## Listed records
::::::::::

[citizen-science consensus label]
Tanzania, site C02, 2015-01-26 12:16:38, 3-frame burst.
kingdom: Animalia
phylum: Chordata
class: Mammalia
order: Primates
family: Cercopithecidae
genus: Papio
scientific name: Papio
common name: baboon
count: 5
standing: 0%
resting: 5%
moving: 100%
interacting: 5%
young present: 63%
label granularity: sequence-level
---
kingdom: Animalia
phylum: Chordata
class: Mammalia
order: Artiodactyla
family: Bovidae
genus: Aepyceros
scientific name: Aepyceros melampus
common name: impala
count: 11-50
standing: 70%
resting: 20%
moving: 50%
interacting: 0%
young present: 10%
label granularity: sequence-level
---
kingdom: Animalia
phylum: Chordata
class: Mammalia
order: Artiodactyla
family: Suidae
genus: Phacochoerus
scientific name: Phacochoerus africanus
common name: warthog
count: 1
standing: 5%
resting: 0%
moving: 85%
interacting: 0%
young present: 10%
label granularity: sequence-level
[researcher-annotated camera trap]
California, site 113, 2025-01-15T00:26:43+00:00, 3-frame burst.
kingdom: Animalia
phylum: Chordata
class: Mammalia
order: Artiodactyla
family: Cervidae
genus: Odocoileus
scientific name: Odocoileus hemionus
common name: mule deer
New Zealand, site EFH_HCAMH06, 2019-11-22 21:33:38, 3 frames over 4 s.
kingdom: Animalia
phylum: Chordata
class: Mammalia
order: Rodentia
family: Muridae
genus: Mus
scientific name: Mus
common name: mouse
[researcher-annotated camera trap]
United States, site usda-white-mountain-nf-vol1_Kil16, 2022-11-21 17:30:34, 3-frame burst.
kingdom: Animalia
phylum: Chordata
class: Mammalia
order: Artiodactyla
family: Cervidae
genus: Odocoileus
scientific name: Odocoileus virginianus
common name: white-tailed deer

::::::::::

## Prompt
The entire set of records should be returned exactly.

## Output
[citizen-science consensus label]
Tanzania, site C02, 2015-01-26 12:16:38, 3-frame burst.
kingdom: Animalia
phylum: Chordata
class: Mammalia
order: Primates
family: Cercopithecidae
genus: Papio
scientific name: Papio
common name: baboon
count: 5
standing: 0%
resting: 5%
moving: 100%
interacting: 5%
young present: 63%
label granularity: sequence-level
---
kingdom: Animalia
phylum: Chordata
class: Mammalia
order: Artiodactyla
family: Bovidae
genus: Aepyceros
scientific name: Aepyceros melampus
common name: impala
count: 11-50
standing: 70%
resting: 20%
moving: 50%
interacting: 0%
young present: 10%
label granularity: sequence-level
---
kingdom: Animalia
phylum: Chordata
class: Mammalia
order: Artiodactyla
family: Suidae
genus: Phacochoerus
scientific name: Phacochoerus africanus
common name: warthog
count: 1
standing: 5%
resting: 0%
moving: 85%
interacting: 0%
young present: 10%
label granularity: sequence-level
[researcher-annotated camera trap]
California, site 113, 2025-01-15T00:26:43+00:00, 3-frame burst.
kingdom: Animalia
phylum: Chordata
class: Mammalia
order: Artiodactyla
family: Cervidae
genus: Odocoileus
scientific name: Odocoileus hemionus
common name: mule deer
New Zealand, site EFH_HCAMH06, 2019-11-22 21:33:38, 3 frames over 4 s.
kingdom: Animalia
phylum: Chordata
class: Mammalia
order: Rodentia
family: Muridae
genus: Mus
scientific name: Mus
common name: mouse
[researcher-annotated camera trap]
United States, site usda-white-mountain-nf-vol1_Kil16, 2022-11-21 17:30:34, 3-frame burst.
kingdom: Animalia
phylum: Chordata
class: Mammalia
order: Artiodactyla
family: Cervidae
genus: Odocoileus
scientific name: Odocoileus virginianus
common name: white-tailed deer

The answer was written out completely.